## TEXT UNDER STUDY
Now that I’ve depressed the hell out of you, let’s put on our Dumbledore hats and, for starters, try curbing the sheer insanity of the growth syndrome, which Bill Maher described so eloquently in 2016 - before Russiagate fried his brain. While remapping our habits within the psychological framework that feeds our consumerism, we could implement a number of practical measures to radically change the current alignment of forces in the financial sector. We could outlaw stock ownership for elected representatives and public officials in any context. Given that Jimmy Carter had to endure $1 million debt because his peanut farm had to be put in a blind trust for the duration of his presidency, it doesn’t seem that far-fetched. 

We could classify non-dividend-paying stocks as gambling instruments because capital gains are essentially monopoly money. We could require businesses by law to have to pay dividends and meticulously specify what constitutes a dividend so a penny popped off to investors just to shut them up could not be construed as a dividend payout. 

Let's keep that pointy hat on for a little longer and suggest a measure that would allow businesses in need of funds to issue as many shares as they want, but by law they can't release their shares into the open market until the company starts showing real profits and start paying out dividends so that its stock becomes a legitimate equity instrument with a monetary connection to profits. 

We could outlaw the appalling practice of stock buybacks or at least follow Mark Cuban's lead and prohibit businesses who received a single dollar of bailout money from buying back their stocks. The glaring example here would be Boeing who in the ideal world would cease to exist a long time ago with half of its top executives ending up in jail. But in our reality, Boeing - the largest US exporter - leads the collective effort on the part of the largest US airlines to squeeze $60 billion more in government subsidies and loan guarantees from the American taxpayer. 

And so on, and so forth. I’m specifying these measures because they could be implemented in a week with no visible strain on the real economy, no damage to our political culture, and at little or no cost. And because they are right there on the surface: just sign, relax and watch the true free market economy rise from the ashes of predatory capitalism. No more golden parachutes or obscene raises during the time when the US realistically faces 30% unemployment - an indicator not seen since the Great Depression. No more extreme wealth or extreme poverty, every tax payer essentially holds a dividend-paying stock in the entire national wealth-producing machine where captains of industry are beholden to all citizens rather than only shareholders. Or in the words of FDR, “These economic royalists complain that we seek to overthrow the institutions of America. What they really complain of is that we seek to take away their power. Our allegiance to American institutions requires the overthrow of this kind of power. In vain they seek to hide behind the flag and the Constitution. In their blindness they forget what the flag and Constitution stand for. Now, as always, they stand for democracy, not tyranny; for freedom, not subjugation; and against dictatorship by mob rule and the over-privileged alike.” Ah, nice.

What Are We Looking At In Reality?

The probable consequences of the Covid-19 pandemic will be impossible to predict definitively but that's where it gets interesting because, as I've firmly established above, nobody knows anything, at least not to a degree that would allow them to make a claim with undisputed authority. Even the WTO Director-General Roberto Azevedo, having grimly predicted “economic recession and worse job losses than seen in the global financial crisis of 12 years ago,” acknowledges in his video message posted on the agency’s website that “no concrete forecasts are yet available.” Let us also not get too concrete and merely invoke the right of opinion.

## WORK TASK
In the text on reforming the financial sector, why did Jimmy Carter have to endure $1 million in debt?

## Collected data
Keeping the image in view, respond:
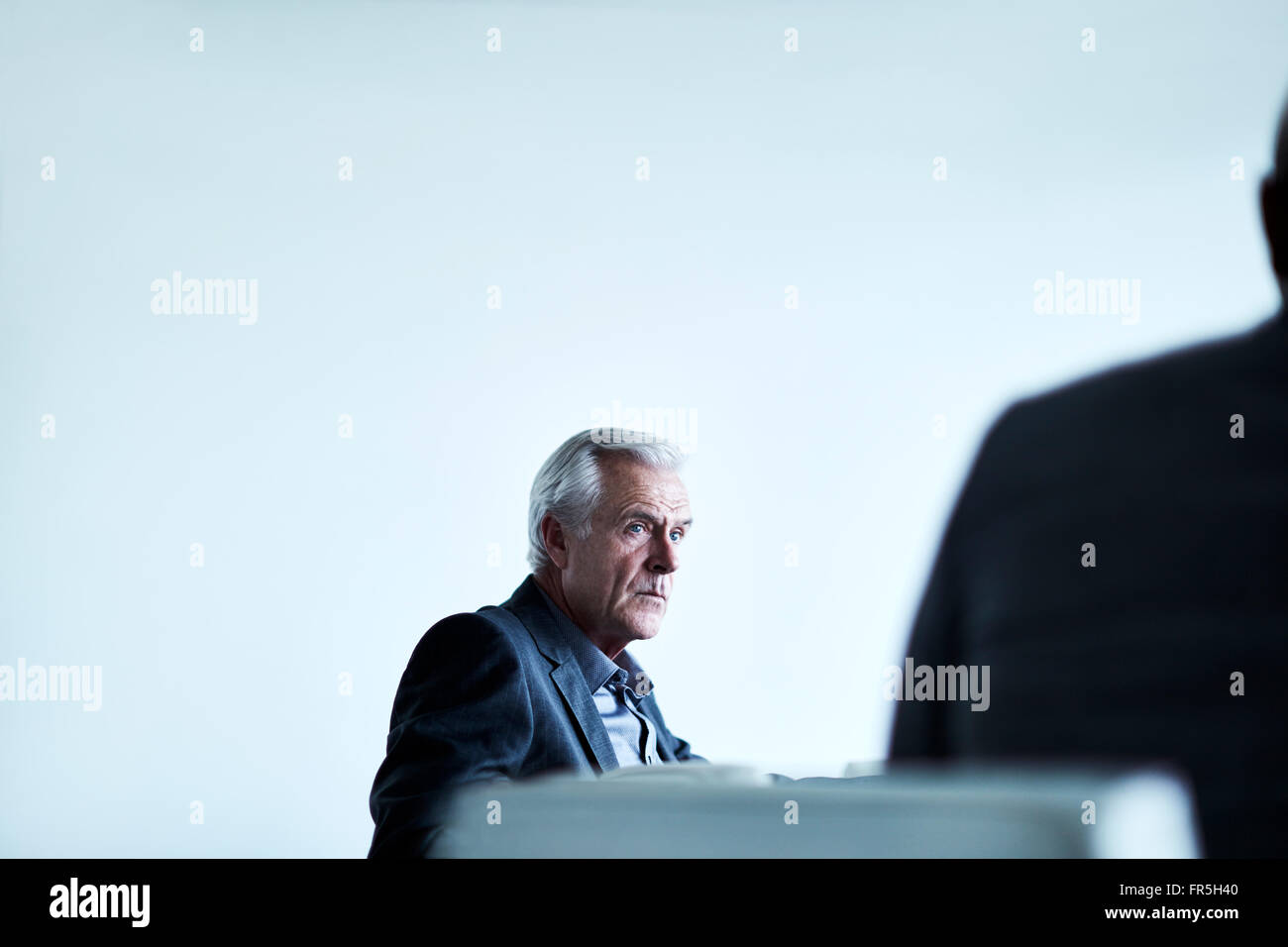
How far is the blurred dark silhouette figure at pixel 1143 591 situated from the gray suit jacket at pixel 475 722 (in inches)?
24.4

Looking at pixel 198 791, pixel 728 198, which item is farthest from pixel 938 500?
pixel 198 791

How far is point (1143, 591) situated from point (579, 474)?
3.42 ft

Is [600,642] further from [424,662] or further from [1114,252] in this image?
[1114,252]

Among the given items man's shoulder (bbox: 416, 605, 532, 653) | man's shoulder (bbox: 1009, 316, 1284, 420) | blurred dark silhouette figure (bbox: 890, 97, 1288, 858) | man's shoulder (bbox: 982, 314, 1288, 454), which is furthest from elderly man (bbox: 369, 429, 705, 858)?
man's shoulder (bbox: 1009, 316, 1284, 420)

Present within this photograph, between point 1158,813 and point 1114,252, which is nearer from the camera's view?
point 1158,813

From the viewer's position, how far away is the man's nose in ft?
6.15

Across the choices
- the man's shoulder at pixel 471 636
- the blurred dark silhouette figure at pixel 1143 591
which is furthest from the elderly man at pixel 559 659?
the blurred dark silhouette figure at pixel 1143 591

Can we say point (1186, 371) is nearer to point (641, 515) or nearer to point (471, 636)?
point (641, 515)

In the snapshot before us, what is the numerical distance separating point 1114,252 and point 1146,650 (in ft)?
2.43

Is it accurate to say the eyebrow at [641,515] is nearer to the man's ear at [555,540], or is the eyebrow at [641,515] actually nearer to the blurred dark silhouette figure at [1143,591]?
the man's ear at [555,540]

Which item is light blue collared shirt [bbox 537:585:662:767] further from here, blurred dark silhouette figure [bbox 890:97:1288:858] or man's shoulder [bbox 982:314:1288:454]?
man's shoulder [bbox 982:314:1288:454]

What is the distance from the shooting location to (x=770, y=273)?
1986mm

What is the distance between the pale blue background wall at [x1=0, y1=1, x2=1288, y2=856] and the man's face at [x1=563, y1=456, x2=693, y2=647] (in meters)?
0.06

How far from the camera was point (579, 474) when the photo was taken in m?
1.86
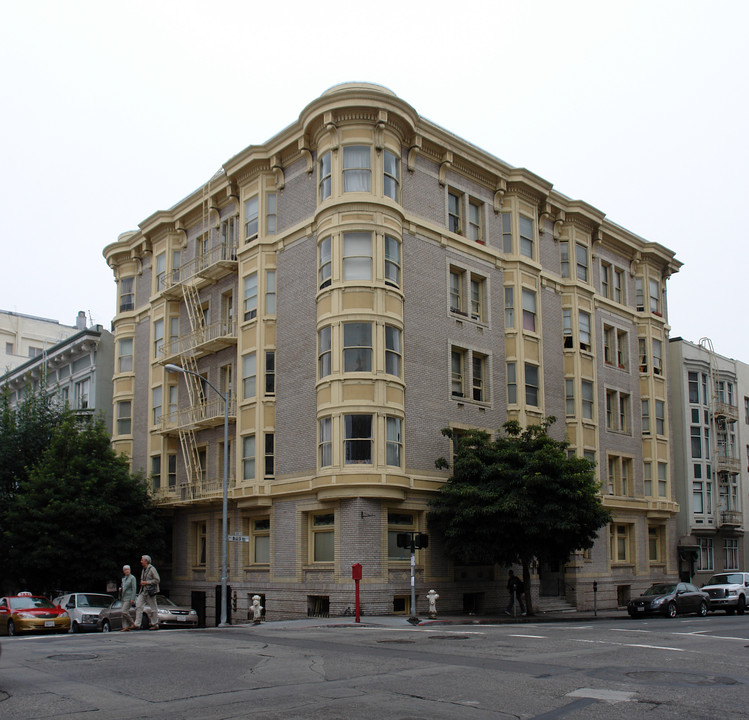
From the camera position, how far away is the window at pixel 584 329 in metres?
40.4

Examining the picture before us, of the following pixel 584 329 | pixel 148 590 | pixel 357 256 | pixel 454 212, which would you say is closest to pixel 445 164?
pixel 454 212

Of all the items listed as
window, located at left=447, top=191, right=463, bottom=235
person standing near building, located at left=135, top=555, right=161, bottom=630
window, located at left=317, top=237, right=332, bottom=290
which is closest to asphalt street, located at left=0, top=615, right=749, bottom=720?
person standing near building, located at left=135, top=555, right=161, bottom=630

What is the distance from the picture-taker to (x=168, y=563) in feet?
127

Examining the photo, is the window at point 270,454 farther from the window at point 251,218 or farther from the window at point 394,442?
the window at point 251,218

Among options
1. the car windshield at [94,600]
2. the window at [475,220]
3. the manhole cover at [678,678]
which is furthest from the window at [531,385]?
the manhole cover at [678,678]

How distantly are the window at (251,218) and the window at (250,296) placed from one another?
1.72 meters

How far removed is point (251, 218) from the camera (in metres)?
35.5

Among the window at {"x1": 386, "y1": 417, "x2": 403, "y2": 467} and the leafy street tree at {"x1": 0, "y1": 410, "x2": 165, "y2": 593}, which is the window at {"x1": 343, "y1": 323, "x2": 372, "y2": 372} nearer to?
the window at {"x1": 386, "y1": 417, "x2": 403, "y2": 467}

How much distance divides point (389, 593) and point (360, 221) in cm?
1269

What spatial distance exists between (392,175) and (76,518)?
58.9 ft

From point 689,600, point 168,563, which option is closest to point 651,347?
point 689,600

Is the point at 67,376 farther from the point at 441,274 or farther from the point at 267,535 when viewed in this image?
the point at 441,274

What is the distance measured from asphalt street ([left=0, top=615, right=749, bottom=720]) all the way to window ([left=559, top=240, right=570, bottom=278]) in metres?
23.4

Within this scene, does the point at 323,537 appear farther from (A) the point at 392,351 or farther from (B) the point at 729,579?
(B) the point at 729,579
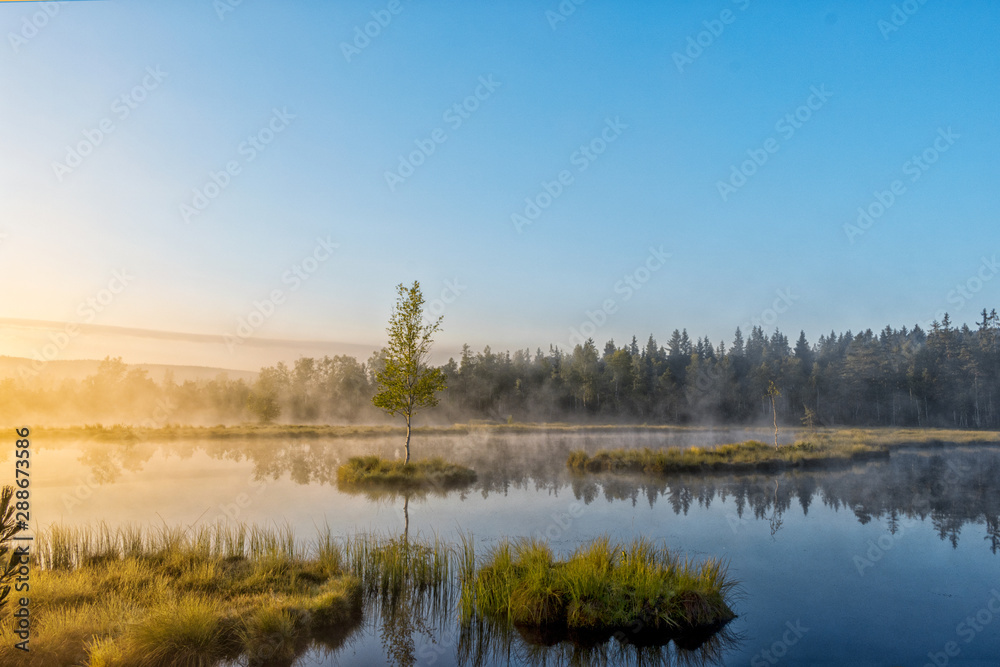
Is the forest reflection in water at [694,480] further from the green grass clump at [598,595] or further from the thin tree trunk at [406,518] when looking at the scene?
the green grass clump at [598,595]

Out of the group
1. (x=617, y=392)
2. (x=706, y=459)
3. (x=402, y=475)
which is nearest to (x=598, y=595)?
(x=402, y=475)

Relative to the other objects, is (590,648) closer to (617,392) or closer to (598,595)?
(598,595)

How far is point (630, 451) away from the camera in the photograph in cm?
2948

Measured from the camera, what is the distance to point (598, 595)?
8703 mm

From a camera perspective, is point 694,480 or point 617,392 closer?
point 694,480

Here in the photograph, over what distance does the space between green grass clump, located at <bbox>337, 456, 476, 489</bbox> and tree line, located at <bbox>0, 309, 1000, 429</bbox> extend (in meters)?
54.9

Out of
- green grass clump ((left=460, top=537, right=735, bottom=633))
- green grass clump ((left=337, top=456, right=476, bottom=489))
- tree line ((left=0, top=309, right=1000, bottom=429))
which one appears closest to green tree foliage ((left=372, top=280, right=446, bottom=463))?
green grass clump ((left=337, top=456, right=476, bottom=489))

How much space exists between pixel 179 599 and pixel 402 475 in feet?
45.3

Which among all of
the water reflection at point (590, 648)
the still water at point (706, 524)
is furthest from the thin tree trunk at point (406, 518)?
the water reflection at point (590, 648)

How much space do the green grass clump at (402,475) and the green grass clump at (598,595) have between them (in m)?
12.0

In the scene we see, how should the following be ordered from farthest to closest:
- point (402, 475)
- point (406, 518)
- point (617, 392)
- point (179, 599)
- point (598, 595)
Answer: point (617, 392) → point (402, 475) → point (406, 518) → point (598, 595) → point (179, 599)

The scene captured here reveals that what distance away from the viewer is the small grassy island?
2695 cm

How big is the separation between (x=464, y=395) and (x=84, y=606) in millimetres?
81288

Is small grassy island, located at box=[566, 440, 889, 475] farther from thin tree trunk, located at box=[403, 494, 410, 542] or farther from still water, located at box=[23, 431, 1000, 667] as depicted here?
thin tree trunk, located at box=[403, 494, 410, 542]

## OUTPUT FOR THIS EXERCISE
His peanut farm had to be put in a blind trust for the duration of his presidency.